I tested atomic_inc () / atomic_read () on an x86_64 machine with 12 cores, and the linux kernel is 2.6.9.
This is a demonstration. I add pthread_cond_t and pthread_cond_broadcast to increase the degree of concurrency.
#include <stdio.h> #include <stdlib.h> #include <unistd.h> #include <stdint.h> #include <pthread.h> #include <asm/atomic.h> atomic_t atomic_count; pthread_cond_t g_cond; pthread_mutex_t g_mutex; void* thread_func(void*p) { pthread_mutex_t* lock = (pthread_mutex_t*)p; pthread_mutex_lock(lock); pthread_cond_wait(&g_cond, lock); pthread_mutex_unlock(lock); for (int i=0;i<20000;++i){ atomic_inc(&atomic_count); } return NULL; } #define THRD_NUM 15 int main() { atomic_set(&atomic_count, 0); pthread_cond_init(&g_cond, NULL); pthread_mutex_init(&g_mutex, NULL); pthread_t pid[THRD_NUM]; for (int i=0; i<THRD_NUM; i++) { pthread_create(&pid[i], NULL, thread_func, &g_mutex); } sleep(3); pthread_cond_broadcast(&g_cond); for (int i=0; i<THRD_NUM; i++) { pthread_join(pid[i], NULL); } long ans = atomic_read(&atomic_count); printf("atomic_count:%ld \n", ans); }
The expected result is 300,000, but we always get 270,000+ or ββ280,000+ instead. I found an implementation of atomic_inc ()

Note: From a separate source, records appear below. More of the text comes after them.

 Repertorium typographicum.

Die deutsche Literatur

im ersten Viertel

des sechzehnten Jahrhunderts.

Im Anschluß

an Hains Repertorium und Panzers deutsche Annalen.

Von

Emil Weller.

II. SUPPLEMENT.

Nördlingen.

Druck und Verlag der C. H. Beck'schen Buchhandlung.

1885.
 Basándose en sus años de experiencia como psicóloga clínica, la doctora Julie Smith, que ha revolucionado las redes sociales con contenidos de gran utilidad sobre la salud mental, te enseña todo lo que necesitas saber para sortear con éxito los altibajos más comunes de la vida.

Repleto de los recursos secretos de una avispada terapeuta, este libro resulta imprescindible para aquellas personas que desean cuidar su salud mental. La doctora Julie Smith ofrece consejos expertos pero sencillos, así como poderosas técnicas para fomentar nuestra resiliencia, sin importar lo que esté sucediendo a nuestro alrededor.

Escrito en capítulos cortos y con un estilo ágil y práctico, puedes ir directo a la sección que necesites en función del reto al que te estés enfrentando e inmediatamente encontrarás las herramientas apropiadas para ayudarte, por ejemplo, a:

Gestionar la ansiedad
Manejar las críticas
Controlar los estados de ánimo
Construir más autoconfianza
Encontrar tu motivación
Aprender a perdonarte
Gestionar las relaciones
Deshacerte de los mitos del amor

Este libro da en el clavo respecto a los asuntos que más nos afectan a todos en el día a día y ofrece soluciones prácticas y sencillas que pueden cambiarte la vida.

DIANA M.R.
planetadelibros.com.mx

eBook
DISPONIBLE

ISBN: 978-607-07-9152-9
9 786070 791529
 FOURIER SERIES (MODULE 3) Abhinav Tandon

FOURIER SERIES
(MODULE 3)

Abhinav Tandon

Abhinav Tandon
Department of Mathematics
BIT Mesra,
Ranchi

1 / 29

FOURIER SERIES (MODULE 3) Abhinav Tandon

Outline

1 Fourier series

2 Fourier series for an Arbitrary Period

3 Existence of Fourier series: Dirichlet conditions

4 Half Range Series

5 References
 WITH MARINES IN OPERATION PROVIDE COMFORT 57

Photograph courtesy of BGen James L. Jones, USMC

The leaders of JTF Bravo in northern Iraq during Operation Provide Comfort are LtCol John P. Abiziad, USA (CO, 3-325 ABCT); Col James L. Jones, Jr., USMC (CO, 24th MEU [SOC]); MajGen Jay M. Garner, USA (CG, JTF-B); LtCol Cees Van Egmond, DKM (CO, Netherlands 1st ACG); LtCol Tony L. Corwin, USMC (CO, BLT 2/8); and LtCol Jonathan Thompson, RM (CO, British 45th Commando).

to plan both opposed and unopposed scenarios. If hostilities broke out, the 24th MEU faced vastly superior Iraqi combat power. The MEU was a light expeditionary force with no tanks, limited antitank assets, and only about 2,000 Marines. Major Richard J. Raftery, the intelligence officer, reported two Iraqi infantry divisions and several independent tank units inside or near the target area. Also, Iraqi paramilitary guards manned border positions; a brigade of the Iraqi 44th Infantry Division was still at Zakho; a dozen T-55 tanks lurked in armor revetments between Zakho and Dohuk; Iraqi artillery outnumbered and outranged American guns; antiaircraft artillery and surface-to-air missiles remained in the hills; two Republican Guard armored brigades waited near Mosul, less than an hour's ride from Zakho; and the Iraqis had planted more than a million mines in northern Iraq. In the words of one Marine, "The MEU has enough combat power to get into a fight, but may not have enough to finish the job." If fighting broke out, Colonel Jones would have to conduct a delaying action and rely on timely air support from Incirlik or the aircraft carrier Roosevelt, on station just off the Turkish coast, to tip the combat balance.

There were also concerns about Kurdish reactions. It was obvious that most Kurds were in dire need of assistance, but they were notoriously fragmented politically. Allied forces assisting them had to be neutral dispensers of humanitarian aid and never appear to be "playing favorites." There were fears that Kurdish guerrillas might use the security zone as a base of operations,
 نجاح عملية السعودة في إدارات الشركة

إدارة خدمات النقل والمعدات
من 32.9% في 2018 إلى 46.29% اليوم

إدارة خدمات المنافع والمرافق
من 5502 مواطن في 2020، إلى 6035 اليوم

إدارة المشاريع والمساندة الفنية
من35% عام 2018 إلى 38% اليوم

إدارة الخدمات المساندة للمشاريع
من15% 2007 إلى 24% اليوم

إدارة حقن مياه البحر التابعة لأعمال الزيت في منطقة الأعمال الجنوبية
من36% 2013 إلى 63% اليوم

static __inline__ void atomic_inc(atomic_t *v) { __asm__ __volatile__( LOCK "incl %0" :"=m" (v->counter) :"m" (v->counter)); }
According to Intel, the LOCK prefix has the semantics of a complete barrier. Does this mean that the program output has nothing to do with the reordering of commands?
Moreover, I found an interesting phenomenon. If I set THRD_NUM to less than 12 (my machine core number), the error will be less. I think this could be caused by context switching. But I have no idea how this happened. Can anybody help me? Thanks!